**EXERCISE INPUT**:
- - -

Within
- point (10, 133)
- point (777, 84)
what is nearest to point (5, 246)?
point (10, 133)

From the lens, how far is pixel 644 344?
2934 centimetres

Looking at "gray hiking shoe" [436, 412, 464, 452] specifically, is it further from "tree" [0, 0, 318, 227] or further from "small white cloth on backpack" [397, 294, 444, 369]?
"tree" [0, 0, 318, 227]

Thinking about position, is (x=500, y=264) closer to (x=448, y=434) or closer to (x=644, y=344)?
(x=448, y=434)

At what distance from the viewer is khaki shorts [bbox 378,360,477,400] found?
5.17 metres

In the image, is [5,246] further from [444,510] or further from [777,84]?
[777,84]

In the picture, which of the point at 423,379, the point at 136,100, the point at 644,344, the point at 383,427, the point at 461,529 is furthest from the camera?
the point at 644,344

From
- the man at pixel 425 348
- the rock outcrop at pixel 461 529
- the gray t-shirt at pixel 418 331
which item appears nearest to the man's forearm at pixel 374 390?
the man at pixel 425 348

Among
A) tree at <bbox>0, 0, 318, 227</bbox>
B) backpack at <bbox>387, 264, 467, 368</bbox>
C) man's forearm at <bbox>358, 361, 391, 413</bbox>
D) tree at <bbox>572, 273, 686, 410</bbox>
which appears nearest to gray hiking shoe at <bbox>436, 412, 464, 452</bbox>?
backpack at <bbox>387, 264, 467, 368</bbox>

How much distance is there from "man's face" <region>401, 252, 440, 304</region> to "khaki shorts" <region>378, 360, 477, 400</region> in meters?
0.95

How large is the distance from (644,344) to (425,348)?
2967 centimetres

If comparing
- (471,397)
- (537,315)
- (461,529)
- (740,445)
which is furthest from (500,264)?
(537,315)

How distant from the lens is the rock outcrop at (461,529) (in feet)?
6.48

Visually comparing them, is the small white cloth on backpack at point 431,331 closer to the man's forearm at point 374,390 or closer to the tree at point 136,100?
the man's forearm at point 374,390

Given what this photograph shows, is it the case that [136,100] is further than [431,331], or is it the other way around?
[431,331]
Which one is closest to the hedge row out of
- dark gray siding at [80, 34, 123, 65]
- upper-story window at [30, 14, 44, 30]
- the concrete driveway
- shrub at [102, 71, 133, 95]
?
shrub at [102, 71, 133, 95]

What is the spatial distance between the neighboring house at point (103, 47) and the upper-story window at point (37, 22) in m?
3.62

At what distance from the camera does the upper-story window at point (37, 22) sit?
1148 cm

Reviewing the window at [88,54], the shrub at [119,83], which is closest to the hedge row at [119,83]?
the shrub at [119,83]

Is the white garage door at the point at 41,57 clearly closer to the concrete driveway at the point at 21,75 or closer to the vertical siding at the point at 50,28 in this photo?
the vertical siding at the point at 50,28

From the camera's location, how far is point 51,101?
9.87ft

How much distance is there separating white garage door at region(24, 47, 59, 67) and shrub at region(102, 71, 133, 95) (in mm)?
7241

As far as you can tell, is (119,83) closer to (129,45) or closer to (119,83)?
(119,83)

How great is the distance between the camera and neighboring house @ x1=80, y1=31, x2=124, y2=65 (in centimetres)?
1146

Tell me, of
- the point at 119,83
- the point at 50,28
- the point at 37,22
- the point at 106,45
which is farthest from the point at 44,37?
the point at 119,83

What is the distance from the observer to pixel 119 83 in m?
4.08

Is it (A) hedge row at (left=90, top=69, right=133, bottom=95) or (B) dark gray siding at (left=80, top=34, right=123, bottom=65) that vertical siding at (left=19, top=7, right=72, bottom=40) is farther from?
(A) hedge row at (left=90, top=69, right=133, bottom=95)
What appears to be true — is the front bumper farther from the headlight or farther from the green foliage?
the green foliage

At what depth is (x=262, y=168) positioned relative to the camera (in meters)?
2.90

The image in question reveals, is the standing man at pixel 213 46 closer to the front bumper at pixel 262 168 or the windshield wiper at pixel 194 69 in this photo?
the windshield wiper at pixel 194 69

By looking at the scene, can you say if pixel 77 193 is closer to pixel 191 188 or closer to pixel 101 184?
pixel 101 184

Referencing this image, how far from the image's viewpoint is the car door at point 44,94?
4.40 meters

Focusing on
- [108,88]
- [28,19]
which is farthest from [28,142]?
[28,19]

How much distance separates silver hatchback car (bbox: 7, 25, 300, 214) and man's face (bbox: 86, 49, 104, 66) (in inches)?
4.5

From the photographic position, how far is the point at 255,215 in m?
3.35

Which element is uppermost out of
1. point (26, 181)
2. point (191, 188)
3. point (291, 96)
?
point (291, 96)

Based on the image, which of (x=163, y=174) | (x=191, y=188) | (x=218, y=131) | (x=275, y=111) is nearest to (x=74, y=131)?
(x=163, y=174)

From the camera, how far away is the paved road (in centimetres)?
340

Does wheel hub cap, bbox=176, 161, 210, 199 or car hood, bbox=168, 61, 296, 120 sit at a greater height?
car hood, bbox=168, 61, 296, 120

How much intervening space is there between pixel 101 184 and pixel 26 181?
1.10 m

- - -

**GOAL OF THE EXERCISE**: State how many lines in the records above contain the string "lens", treating uppercase and lowercase letters as distinct. Reply with the number alone.

**SOLUTION**: 2